YOUR OBJECTIVE: Resume the blog post below about creative ways to tell someone you don't care about them, starting right after its last sentence.
** BEGIN EXCERPT PROVIDED **
More ways to tell someone you don’t give a fuck about them

A few years ago I made this video where I came up with some creative ways to tell someone you don’t give a fuck about them:

It’s one of my more popular videos – apparently people are always looking for creative ways to get rid of annoying idiots. Lately I have had many requests for MORE! I’ve been building up to it for a while and I thought I’d try out some options here on the blog before I made it into another video. If you get in quick with comments (and I like them) your responses might end up being part of the video.

Without further ado, here are some more ways to tell someone you don’t give a fuck about them:

  • A recently discovered tribe in the Amazon had had no contact with the outside word and had no idea anybody existed outside their valley. It turns out they give more of a fuck about you than I do.
  • I’d like to introduce you to Bob, we hired him specifically to give a fuck about you because none of us do and we want you to leave us the fuck alone. But he committed suicide. So there’s still nobody who gives a fuck about you.
** END EXCERPT PROVIDED **
** BEGIN LISTED ENTRIES **
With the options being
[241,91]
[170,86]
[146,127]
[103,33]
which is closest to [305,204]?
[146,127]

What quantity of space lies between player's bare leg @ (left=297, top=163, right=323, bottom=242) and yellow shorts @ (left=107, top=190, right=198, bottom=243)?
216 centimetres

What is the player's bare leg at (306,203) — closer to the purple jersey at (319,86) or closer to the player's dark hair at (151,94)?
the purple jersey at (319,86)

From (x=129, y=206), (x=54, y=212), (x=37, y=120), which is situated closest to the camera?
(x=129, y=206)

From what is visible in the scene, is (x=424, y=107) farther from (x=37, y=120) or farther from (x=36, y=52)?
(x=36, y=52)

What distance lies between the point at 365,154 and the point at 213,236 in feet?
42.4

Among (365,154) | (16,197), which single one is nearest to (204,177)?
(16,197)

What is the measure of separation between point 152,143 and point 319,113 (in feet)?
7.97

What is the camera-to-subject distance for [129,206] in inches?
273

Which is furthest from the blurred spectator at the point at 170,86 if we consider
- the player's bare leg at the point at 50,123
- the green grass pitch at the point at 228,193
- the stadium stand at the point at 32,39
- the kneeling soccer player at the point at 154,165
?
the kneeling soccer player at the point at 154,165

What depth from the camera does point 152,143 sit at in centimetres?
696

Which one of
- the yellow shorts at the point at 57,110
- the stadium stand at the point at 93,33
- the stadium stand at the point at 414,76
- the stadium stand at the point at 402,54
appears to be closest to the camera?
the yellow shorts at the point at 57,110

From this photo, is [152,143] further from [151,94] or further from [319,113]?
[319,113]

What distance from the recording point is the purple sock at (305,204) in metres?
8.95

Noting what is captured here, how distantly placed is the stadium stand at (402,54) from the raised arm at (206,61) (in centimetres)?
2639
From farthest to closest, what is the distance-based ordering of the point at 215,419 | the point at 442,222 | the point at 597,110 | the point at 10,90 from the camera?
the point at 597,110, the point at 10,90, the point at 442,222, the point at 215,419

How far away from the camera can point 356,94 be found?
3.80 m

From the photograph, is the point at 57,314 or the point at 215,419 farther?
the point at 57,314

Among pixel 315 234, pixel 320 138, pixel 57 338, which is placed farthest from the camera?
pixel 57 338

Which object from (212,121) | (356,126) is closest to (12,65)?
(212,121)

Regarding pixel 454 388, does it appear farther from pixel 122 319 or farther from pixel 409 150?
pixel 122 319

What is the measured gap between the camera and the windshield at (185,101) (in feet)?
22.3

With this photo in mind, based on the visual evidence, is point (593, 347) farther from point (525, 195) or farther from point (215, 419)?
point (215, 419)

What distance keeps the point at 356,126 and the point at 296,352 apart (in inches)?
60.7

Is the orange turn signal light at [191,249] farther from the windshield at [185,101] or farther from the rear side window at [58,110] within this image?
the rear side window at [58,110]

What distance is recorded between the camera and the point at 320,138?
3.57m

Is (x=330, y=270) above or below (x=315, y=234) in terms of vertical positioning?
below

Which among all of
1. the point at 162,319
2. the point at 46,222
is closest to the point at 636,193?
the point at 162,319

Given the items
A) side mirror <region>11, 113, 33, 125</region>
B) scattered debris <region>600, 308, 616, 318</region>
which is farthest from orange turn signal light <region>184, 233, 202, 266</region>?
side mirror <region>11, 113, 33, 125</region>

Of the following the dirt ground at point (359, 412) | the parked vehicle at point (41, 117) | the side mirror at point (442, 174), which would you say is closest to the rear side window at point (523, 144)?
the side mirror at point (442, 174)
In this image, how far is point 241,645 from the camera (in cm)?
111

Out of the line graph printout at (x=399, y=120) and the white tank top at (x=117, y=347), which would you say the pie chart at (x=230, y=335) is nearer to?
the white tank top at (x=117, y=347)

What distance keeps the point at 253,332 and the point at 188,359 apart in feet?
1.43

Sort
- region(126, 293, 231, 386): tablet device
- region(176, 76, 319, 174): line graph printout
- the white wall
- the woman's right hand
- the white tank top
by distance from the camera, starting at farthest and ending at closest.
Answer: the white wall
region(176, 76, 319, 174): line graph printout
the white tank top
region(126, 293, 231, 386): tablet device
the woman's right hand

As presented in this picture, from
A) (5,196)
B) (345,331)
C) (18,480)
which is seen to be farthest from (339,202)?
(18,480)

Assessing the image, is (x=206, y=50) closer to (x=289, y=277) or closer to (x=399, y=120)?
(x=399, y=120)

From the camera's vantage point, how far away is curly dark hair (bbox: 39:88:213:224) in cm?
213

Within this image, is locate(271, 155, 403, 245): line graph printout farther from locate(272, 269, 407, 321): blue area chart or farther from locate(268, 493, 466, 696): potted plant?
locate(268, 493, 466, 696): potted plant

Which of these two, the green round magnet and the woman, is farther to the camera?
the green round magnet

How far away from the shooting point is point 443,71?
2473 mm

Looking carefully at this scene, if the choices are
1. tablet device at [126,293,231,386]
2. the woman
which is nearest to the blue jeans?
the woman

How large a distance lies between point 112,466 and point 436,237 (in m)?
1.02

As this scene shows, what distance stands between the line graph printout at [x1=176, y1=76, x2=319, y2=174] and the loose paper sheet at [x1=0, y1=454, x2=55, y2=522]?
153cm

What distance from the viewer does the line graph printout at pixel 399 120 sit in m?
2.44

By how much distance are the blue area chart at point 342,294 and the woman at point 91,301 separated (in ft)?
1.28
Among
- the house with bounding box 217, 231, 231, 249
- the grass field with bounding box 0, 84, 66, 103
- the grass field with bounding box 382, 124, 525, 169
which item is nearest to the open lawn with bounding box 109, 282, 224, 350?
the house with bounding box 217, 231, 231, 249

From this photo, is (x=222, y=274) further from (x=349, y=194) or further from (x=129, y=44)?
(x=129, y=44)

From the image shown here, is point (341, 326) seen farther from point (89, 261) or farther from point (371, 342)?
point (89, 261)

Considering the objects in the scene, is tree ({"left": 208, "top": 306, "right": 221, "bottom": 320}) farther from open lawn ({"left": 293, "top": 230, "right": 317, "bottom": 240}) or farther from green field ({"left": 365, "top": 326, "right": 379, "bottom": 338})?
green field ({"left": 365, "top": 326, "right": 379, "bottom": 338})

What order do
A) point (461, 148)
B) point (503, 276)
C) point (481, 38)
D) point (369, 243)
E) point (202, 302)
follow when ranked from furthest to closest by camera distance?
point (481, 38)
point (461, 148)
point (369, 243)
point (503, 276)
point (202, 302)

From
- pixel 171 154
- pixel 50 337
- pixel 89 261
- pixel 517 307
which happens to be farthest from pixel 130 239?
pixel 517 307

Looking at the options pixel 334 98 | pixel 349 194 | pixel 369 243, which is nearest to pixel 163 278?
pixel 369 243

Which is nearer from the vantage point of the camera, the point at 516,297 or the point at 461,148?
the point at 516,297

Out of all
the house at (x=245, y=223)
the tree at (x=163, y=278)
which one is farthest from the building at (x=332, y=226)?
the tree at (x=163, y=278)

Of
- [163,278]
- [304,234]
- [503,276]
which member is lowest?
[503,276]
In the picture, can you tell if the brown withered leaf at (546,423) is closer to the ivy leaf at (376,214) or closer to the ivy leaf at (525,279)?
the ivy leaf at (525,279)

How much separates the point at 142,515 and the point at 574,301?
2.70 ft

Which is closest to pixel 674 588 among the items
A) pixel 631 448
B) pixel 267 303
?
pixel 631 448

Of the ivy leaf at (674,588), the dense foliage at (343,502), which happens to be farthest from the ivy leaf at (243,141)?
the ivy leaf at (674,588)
** END LISTED ENTRIES **
OUTPUT OF THE EXERCISE:
  • I started the day with a dozen fucks. After a day of dealing with your bullshit I still has 12 fucks left. How many fucks did I give about you today?
  • There are electron microscopes that can find molecules less than a nanometre wide – but they can’t find any fucks I give about you.
  • Astronomers have mapped the universe out to two billion light years. They haven’t found any fucks I give about you.
  • Some mayflies have a life span of only half an hour – that’s approximately 30 minutes longer than the lifespan of any fuck I’ve ever given about you.
  • That was close – I almost gave a fuck about you. Turns out I just needed to fart.

I feel this list is still to be added to before I commit it to video. Please help!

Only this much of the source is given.